Hyejin Yoon f986315582
doc: Acryl to DataHub, datahubproject.io to datahub.com (#13252)
Co-authored-by: Jay <159848059+jayacryl@users.noreply.github.com>
2025-04-28 10:34:33 -04:00

7.3 KiB
Raw Permalink Blame History

import Tabs from '@theme/Tabs'; import TabItem from '@theme/TabItem';

Compliance Forms

Why Would You Use Compliance Forms?

DataHub Compliance Forms streamline the process of documenting, annotating, and classifying your most critical Data Assets through a collaborative, crowdsourced approach.

With Compliance Forms, you can execute large-scale compliance initiatives by assigning tasks (e.g., documentation, tagging, or classification requirements) to the appropriate stakeholders — data owners, stewards, and subject matter experts.

Learn more about forms in the Compliance Forms Feature Guide.

Goal Of This Guide

This guide will show you how to

  • Create, Update, Read, and Delete a form
  • Assign and Remove a form from entities

Prerequisites

For this tutorial, you need to deploy DataHub Quickstart and ingest sample data. For detailed information, please refer to Datahub Quickstart Guide.

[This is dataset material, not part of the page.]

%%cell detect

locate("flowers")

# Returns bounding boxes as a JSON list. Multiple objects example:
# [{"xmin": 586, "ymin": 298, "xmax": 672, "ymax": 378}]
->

Install the relevant CLI version. Forms are available as of CLI version 0.13.1. The corresponding DataHub Cloud release version is v0.2.16.5 Connect to your instance via init:

  1. Run datahub init to update the instance you want to load into
  2. Set the server to your sandbox instance, https://{your-instance-address}/gms
  3. Set the token to your access token

Create a Form

mutation createForm {
  createForm(
    input: {
      id: "metadataInitiative2024"
      name: "Metadata Initiative 2024"
      description: "How we want to ensure the most important data assets in our organization have all of the most important and expected pieces of metadata filled out"
      type: VERIFICATION
      prompts: [
        {
          id: "123"
          title: "retentionTime"
          description: "Apply Retention Time structured property to form"
          type: STRUCTURED_PROPERTY
          structuredPropertyParams: {
            urn: "urn:li:structuredProperty:retentionTime"
          }
        }
      ]
      actors: {
        users: [
          "urn:li:corpuser:jane@email.com"
          "urn:li:corpuser:john@email.com"
        ]
        groups: ["urn:li:corpGroup:team@email.com"]
      }
    }
  ) {
    urn
  }
}

Create a yaml file representing the forms youd like to load. For example, below file represents a form 123456 You can see the full example here.

- id: 123456
  # urn: "urn:li:form:123456"  # optional if id is provided
  type: VERIFICATION # Supported Types: COMPLETION(DOCUMENTATION), VERIFICATION
  name: "Metadata Initiative 2023"
  description: "How we want to ensure the most important data assets in our organization have all of the most important and expected pieces of metadata filled out"
  prompts:
    - id: "123"
      title: "Retention Time"
      description: "Apply Retention Time structured property to form"
      type: STRUCTURED_PROPERTY
      structured_property_id: io.acryl.privacy.retentionTime
      required: True # optional, will default to True
  entities: # Either pass a list of urns or a group of filters. This example shows a list of urns
    urns:
      - urn:li:dataset:(urn:li:dataPlatform:hdfs,SampleHdfsDataset,PROD)
  # optionally assign the form to a specific set of users and/or groups
  # when omitted, form will be assigned to Asset owners
  actors:
    users:
      - urn:li:corpuser:jane@email.com # note: these should be urns
      - urn:li:corpuser:john@email.com
    groups:
      - urn:li:corpGroup:team@email.com # note: these should be urns

:::note Note that the structured properties and related entities should be created before you create the form. Please refer to the Structured Properties Tutorial for more information. :::

You can apply forms to either a list of entity urns, or a list of filters. For a list of entity urns, use this structure:

entities:
urns:
  - urn:li:dataset:...

For a list of filters, use this structure:

entities:
filters:
  types:
    - dataset  # you can use entity type name or urn
  platforms:
    - snowflake  # you can use platform name or urn
  domains:
    - urn:li:domain:finance  # you must use domain urn
  containers:
    - urn:li:container:my_container  # you must use container urn

Note that you can filter to entity types, platforms, domains, and/or containers.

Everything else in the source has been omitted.